**Extract provided**

* begin *

Higher ratios for loan loss provisions for such deals will be adopted and introduced by the end of the year. We will classify such loans as category III, with the level of provisions at 21%, and a possible cut to 10% in case of collateral. Moving loans up to category II will be possible if the borrower demonstrates good financial performance, but provisions will not be lower than 5% in any case. We would also have a short list of exemptions: investment into authorised capital as part of federal targeted programmes, or into strategic enterprises, and a lower level of provisions in case of state guarantees.

Our pension funds play a key role in nurturing long-term investment in the real sector. Our policy serves to amplify the role of pension funds as a source of long-term funding.

We have adjusted regulation to stimulate long-term investment by non-state pension funds into the real sector. In particular, we scrapped the need for asset revaluation due to short-term market fluctuations, expanded opportunities to invest in concessional bonds, introduced caps on the size of investment in the financial sector. We have recorded a drop in investment by non-state pension funds in the financial sector and a rise in the real sector, but there is still room for further growth.

Our priority is to control sustainable operation of pension funds, which underpins trust in pension savings in general and facilitates the development of the funded element in the pension system.

Financing small and medium businesses is another priority for us. We believe in banks with a basic licence as an institution that is supposed to support SMEs. The new type of licence has de-facto been in place for just six months and it is too early to estimate its success, but we will continue to monitor progress in this type of the banking sector. There will be a dedicated panel on business models for banks with a basic licence.

Green financing is a relatively new topic.

Socially responsible and environmentally friendly businesses must be eligible for the best terms in the financial market. These are forward-leaning companies.

We have now teamed up with the Ministry of Economic Development to work on a guidance to disclose non-financial corporate information, including in such areas as environmental and social responsibility. We have seen the first issues of green bonds, with the yield being subsidised by the Ministry of Industry.

Nevertheless, green financing is still perceived in Russia as something exotic but in developed markets it has grown into a real factor of investment policy that has an impact on access to capital. I believe it is important to develop it in Russia, and the Central Bank will put an extra focus on it.

Now I would like to move to the immediate challenges that the financial sector and the regulator are facing.

The key challenges come from digitalisation. It is the main driver behind the changes in the financial system and transformations of business models.

The Russian financial sector has been quite successful in harnessing the digital trend. We are ranked third in the level of fintech penetration, but that also brings new challenges.

* end *

**Extracted data entries**
* begin *

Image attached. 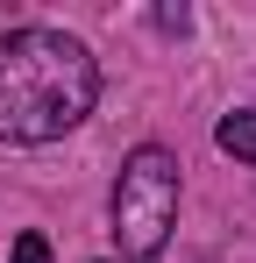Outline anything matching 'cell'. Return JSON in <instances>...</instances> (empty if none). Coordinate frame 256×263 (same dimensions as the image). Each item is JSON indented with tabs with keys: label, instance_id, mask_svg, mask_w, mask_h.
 I'll return each instance as SVG.
<instances>
[{
	"label": "cell",
	"instance_id": "cell-2",
	"mask_svg": "<svg viewBox=\"0 0 256 263\" xmlns=\"http://www.w3.org/2000/svg\"><path fill=\"white\" fill-rule=\"evenodd\" d=\"M171 228H178V157L164 142H142V149H128L121 185H114V242H121V256L150 263L164 256Z\"/></svg>",
	"mask_w": 256,
	"mask_h": 263
},
{
	"label": "cell",
	"instance_id": "cell-3",
	"mask_svg": "<svg viewBox=\"0 0 256 263\" xmlns=\"http://www.w3.org/2000/svg\"><path fill=\"white\" fill-rule=\"evenodd\" d=\"M213 142H221L228 157H242V164H256V114H249V107L221 114V128H213Z\"/></svg>",
	"mask_w": 256,
	"mask_h": 263
},
{
	"label": "cell",
	"instance_id": "cell-4",
	"mask_svg": "<svg viewBox=\"0 0 256 263\" xmlns=\"http://www.w3.org/2000/svg\"><path fill=\"white\" fill-rule=\"evenodd\" d=\"M7 263H50V242L43 235H14V256Z\"/></svg>",
	"mask_w": 256,
	"mask_h": 263
},
{
	"label": "cell",
	"instance_id": "cell-1",
	"mask_svg": "<svg viewBox=\"0 0 256 263\" xmlns=\"http://www.w3.org/2000/svg\"><path fill=\"white\" fill-rule=\"evenodd\" d=\"M100 64L64 29H7L0 36V142H57L93 114Z\"/></svg>",
	"mask_w": 256,
	"mask_h": 263
}]
</instances>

* end *

**Task requirements**
Please extend the passage on Russia's financial sector and its regulation, picking up after its final sentence about fintech penetration bringing new challenges.

**Expected answer**
First, we are aware that digitalisation needs huge investment. The price of the ticket into the digital world is high and unaffordable for small players. We are working to change it. It is infrastructure that is most costly, but once it is there even small players can offer innovative and competitive products. This is why we have launched our infrastructure projects like the biometrics, ‘Marketplace’, and faster payments. There will be dedicated sessions on that later today looking at how they work and what the outcomes are.

But here is the most pressing issue: these projects by themselves drive a transformation of the market, and the market may be happy with it but sometimes it is far from happy. One clear example is the faster payments system. When it only involved payments between individuals, almost all the market players were elated to be able to slice off a piece of the biggest banks’ pie and compete with them in payment services. The biggest players then voiced their grievances saying it is unfair for the regulator to change status quo by destroying the model that allowed them to maximise profit from a combination of their position as a monopoly and innovations.

We have argued that the priority for the regulator is to spur competition to improve conditions for consumers in getting financial products and services. Ultimately, infrastructure should serve the economy and its consumers, rather than the financial market.

And now, when the second stage of the faster payments system is about to be launched that will enable payments to legal entities, the same banks that initially supported the system wholeheartedly, are concerned about the future of their high-profit card business whose conditions are causing heated debates with the retail sector.

But our response is the same. We will facilitate the development of technology and competition in the market to push for a better price and high quality service for consumers and sustainable and profitable business for all the market players. Any attempts to stall progress because the stability of your existing business models is at stake is depriving yourself of the future.

We must look forward and develop modern technology, make it cheaper and provide convenient services to consumers.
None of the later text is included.